Featured Services
Solutions

Solutions

NRI Taxation Consultancy

As an NRI, a common question you may have is whether there is a requirement to file Income tax returns in India. For this one needs to know if he has a taxable Income earned/accrued/ deemed to be accrued in India. In order to know whether any Income is earned/accrued/ deemed to be accrued in India, one needs to check his residential status.

Determination of Residential Status

To determine the residential status of an individual, the first step is to ascertain whether he is resident or non-resident. If he turns to be a resident, then the next step is to ascertain whether he is resident and ordinarily resident or is a resident but not ordinarily resident.

Step 1 given below will ascertain whether the individual is resident or non-resident and step 2 will ascertain whether he is ordinarily resident or not ordinarily resident.
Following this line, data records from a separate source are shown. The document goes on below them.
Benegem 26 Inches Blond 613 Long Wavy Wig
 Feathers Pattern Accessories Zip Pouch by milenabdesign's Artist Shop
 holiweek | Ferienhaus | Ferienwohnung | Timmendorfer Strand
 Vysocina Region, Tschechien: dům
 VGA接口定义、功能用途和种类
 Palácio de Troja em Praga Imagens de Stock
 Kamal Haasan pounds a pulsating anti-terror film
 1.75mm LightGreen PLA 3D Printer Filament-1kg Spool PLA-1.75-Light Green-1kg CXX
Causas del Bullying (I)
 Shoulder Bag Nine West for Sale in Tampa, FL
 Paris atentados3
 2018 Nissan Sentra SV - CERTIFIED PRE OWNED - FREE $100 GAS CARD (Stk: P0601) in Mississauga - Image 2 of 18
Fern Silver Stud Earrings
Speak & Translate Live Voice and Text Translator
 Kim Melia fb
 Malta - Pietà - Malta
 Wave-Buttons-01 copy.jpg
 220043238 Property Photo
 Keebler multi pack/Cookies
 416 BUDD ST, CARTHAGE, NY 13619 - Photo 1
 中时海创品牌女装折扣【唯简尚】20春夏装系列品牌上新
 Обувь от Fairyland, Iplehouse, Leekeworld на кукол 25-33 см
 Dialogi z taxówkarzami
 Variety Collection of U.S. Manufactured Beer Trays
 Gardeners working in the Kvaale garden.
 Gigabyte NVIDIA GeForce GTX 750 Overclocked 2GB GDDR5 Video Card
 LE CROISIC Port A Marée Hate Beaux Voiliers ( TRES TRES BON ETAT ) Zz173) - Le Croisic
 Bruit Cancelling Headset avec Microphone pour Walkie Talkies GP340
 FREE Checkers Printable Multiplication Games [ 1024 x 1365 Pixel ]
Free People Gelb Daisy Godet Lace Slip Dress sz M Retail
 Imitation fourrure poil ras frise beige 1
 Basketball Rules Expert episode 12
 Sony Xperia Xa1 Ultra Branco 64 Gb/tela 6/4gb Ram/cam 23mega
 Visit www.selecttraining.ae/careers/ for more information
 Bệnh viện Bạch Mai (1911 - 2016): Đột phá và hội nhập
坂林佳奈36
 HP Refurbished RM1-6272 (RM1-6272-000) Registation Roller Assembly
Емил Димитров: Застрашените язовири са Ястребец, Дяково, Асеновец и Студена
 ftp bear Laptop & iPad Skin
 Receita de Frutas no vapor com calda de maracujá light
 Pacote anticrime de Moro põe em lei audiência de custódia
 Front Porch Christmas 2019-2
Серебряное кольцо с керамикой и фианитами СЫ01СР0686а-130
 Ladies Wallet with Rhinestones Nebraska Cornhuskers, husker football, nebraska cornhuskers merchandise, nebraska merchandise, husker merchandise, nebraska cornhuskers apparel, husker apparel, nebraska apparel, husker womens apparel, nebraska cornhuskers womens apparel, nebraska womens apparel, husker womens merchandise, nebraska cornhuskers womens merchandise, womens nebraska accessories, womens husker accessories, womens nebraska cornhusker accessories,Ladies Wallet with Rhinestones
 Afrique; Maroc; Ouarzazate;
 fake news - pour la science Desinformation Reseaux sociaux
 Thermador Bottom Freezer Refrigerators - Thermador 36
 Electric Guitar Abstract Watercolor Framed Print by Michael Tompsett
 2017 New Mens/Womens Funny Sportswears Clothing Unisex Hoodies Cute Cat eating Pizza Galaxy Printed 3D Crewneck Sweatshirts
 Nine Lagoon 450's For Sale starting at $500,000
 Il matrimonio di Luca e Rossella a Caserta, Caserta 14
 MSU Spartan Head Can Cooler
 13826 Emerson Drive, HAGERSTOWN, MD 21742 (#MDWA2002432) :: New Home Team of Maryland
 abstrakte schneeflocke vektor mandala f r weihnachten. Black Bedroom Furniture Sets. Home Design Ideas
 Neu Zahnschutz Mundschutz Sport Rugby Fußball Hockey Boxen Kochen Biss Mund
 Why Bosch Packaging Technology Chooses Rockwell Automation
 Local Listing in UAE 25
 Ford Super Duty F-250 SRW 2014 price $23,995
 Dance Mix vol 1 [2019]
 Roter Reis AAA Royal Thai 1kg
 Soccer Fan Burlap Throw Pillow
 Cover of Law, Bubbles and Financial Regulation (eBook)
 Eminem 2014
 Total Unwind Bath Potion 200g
Step 2 is to be performed only if the individual turns to be a resident.

Step 1: Determining whether resident or non-resident the Income-tax Law, an individual will be treated as a resident in India for a year if he satisfies any of the following conditions (i.e. may satisfy any one or may satisfy both the conditions):

(1) He is in India for a period of 182 days or more in that year; or
(2) He is in India for a period of 60 days or more in the year and for a period of 365 days or more in 4 years immediately preceding the relevant year.

However, in respect of an Indian citizen and a person of Indian origin who visits India during the year, the period of 60 days as mentioned in (2) above shall be substituted with 182 days. The similar concession is provided to the Indian citizen who leaves India in any previous year as a crew member or for the purpose of employment outside India.

The Finance Act, 2020, w.e.f., Assessment Year 2021-22 has amended the above exception to provide that the period of 60 days as mentioned in (2) above shall be substituted with 120 days, if an Indian citizen or a person of Indian origin whose total income, other than income from foreign sources, exceeds Rs. 15 lakhs during the previous year. Income from foreign sources means income which accrues or arises outside India (except income derived from a business controlled in or a profession set up in India).

Note: The Finance Act, 2020 has introduced new section 6(1A) to the Income-tax Act, 1961. The new provision provides that an Indian citizen shall be deemed to be resident in India only if his total income, other than income from foreign sources, exceeds Rs. 15 lakhs during the previous year. For this provision, income from foreign sources means income which accrues or arises outside India (except income derived from a business controlled in or a profession set up in India).

However, such individual shall be deemed to be Indian resident only when he is not liable to tax in any country or jurisdiction by reason of his domicile or residence or any other criteria of similar nature.

Thus, from Assessment Year 2021-22, an Indian Citizen earning total income in excess of Rs. 15 lakhs (other than from foreign sources) shall be deemed to be resident in India if he is not liable to pay tax in any country.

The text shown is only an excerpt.